# Problem to work on
Among the lines of data below, reproduce only those from the one with "Robson vs Wellington" through the one with "screenshot-trends.google.co.jp-2018.12.14-13-32-56.png", exactly as they stand, both ends included.

# Input for this task
########################################

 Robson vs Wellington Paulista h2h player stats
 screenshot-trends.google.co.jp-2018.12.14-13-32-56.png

########################################

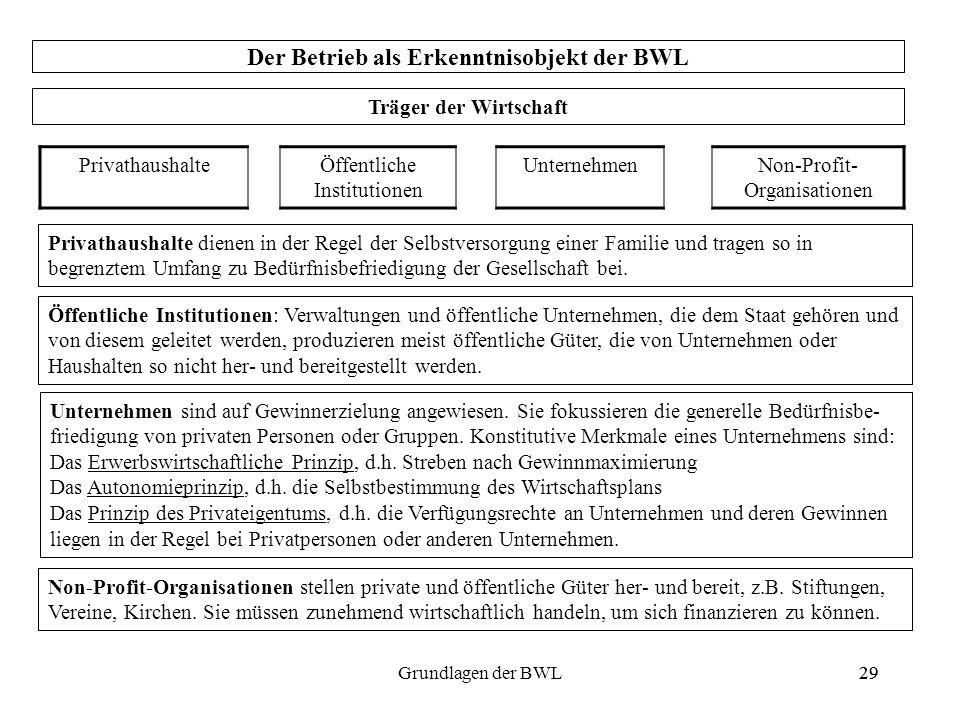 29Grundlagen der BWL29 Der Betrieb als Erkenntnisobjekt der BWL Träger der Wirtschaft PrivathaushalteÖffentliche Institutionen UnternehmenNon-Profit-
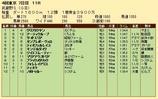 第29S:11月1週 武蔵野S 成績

########################################

# Answer space
 Robson vs Wellington Paulista h2h player stats
 screenshot-trends.google.co.jp-2018.12.14-13-32-56.png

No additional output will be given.